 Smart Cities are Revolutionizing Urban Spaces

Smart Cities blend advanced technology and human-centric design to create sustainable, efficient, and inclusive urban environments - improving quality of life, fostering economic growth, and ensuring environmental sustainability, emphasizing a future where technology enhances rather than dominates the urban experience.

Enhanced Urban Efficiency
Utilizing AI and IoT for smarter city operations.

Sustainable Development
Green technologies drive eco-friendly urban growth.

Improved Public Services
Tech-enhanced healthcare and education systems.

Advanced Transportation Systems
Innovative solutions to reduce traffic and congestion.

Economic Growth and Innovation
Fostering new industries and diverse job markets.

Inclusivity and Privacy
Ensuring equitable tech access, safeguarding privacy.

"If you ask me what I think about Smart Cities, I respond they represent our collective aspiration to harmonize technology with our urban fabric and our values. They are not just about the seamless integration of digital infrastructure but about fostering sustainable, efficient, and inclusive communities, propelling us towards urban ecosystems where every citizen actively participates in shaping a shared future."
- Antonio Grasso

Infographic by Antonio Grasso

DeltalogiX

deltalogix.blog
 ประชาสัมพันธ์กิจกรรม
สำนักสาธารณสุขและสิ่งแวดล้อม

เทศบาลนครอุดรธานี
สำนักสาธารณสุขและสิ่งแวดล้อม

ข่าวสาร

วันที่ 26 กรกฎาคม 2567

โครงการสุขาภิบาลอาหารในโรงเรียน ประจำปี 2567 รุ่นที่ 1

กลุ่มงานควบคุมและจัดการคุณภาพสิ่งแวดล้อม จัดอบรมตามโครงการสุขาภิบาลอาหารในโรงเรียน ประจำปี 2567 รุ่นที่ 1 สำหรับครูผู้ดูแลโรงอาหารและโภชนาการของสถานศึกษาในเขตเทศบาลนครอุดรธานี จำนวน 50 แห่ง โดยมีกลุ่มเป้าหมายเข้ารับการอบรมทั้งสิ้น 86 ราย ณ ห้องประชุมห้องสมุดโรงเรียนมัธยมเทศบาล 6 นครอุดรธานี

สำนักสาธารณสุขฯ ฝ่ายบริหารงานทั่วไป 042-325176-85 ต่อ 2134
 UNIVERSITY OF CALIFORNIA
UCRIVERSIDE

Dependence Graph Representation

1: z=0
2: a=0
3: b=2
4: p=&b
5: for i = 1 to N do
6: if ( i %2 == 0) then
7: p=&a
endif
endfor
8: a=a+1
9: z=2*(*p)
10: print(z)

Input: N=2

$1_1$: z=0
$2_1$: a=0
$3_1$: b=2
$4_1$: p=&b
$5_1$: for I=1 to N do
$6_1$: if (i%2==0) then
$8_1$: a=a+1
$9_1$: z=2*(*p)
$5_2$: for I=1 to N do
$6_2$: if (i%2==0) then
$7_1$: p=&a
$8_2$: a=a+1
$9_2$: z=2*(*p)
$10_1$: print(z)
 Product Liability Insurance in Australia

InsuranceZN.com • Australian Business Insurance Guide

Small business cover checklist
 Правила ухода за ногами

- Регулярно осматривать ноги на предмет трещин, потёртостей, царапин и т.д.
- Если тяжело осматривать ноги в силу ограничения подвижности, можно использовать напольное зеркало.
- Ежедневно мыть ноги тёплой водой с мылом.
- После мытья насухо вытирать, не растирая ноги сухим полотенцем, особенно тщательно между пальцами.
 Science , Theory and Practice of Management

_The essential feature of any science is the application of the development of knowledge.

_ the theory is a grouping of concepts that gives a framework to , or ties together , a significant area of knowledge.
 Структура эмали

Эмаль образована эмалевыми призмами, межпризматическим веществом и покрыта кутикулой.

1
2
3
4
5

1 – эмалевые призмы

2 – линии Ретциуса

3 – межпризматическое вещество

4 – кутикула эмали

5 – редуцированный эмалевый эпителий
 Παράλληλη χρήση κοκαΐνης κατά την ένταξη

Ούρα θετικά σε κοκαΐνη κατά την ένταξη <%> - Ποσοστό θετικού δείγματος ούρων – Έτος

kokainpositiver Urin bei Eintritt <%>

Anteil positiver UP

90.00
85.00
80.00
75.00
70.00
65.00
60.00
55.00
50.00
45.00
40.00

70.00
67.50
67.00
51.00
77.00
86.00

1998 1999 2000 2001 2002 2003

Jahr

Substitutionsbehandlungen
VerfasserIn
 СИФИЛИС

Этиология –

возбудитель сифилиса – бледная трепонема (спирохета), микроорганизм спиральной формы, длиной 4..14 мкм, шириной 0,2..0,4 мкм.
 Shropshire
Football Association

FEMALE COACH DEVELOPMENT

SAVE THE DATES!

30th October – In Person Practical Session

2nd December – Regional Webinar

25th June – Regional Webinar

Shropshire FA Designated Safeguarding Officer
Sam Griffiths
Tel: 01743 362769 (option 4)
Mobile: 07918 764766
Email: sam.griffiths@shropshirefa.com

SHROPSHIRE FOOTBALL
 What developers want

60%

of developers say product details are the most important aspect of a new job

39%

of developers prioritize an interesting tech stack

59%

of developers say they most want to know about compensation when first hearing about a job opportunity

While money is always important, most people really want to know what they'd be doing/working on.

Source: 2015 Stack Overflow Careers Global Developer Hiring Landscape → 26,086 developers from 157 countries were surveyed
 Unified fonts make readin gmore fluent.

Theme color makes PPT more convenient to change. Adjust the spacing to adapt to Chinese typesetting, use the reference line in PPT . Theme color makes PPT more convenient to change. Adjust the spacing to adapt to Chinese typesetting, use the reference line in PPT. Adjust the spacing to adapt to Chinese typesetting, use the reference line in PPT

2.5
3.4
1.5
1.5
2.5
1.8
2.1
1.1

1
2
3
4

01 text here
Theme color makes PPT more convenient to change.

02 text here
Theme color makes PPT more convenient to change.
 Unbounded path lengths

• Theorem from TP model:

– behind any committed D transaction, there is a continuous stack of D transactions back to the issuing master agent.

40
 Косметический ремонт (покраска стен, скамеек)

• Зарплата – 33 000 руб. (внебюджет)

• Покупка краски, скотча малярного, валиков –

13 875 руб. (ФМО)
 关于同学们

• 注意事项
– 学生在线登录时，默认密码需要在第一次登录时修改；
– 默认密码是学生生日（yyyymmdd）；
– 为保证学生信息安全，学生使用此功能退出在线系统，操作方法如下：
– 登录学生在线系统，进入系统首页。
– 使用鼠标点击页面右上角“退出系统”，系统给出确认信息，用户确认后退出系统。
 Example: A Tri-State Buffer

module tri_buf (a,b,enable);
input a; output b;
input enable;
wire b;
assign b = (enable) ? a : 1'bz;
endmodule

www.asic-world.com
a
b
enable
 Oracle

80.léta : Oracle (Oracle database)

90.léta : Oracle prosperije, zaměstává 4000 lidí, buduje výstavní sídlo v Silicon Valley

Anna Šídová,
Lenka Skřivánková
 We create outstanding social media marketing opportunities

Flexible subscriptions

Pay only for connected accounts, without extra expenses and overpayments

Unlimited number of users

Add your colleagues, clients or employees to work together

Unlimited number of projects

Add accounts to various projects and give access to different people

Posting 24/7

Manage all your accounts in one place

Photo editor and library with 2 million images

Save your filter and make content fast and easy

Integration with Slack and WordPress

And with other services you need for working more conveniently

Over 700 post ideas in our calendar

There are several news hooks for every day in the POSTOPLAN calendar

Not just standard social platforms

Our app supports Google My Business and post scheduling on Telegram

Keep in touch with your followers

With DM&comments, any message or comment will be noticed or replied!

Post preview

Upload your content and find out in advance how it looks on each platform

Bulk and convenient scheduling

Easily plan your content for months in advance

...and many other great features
━━━
◆ EXERCISE PROMPT: Extract from the records above the lines from the one containing "Small business cover checklist" to the one containing "SHROPSHIRE FOOTBALL", both lines included, exactly as they appear and with nothing else.

◆ ANSWER BOX:
Small business cover checklist
 Правила ухода за ногами

- Регулярно осматривать ноги на предмет трещин, потёртостей, царапин и т.д.
- Если тяжело осматривать ноги в силу ограничения подвижности, можно использовать напольное зеркало.
- Ежедневно мыть ноги тёплой водой с мылом.
- После мытья насухо вытирать, не растирая ноги сухим полотенцем, особенно тщательно между пальцами.
 Science , Theory and Practice of Management

_The essential feature of any science is the application of the development of knowledge.

_ the theory is a grouping of concepts that gives a framework to , or ties together , a significant area of knowledge.
 Структура эмали

Эмаль образована эмалевыми призмами, межпризматическим веществом и покрыта кутикулой.

1
2
3
4
5

1 – эмалевые призмы

2 – линии Ретциуса

3 – межпризматическое вещество

4 – кутикула эмали

5 – редуцированный эмалевый эпителий
 Παράλληλη χρήση κοκαΐνης κατά την ένταξη

Ούρα θετικά σε κοκαΐνη κατά την ένταξη <%> - Ποσοστό θετικού δείγματος ούρων – Έτος

kokainpositiver Urin bei Eintritt <%>

Anteil positiver UP

90.00
85.00
80.00
75.00
70.00
65.00
60.00
55.00
50.00
45.00
40.00

70.00
67.50
67.00
51.00
77.00
86.00

1998 1999 2000 2001 2002 2003

Jahr

Substitutionsbehandlungen
VerfasserIn
 СИФИЛИС

Этиология –

возбудитель сифилиса – бледная трепонема (спирохета), микроорганизм спиральной формы, длиной 4..14 мкм, шириной 0,2..0,4 мкм.
 Shropshire
Football Association

FEMALE COACH DEVELOPMENT

SAVE THE DATES!

30th October – In Person Practical Session

2nd December – Regional Webinar

25th June – Regional Webinar

Shropshire FA Designated Safeguarding Officer
Sam Griffiths
Tel: 01743 362769 (option 4)
Mobile: 07918 764766
Email: sam.griffiths@shropshirefa.com

SHROPSHIRE FOOTBALL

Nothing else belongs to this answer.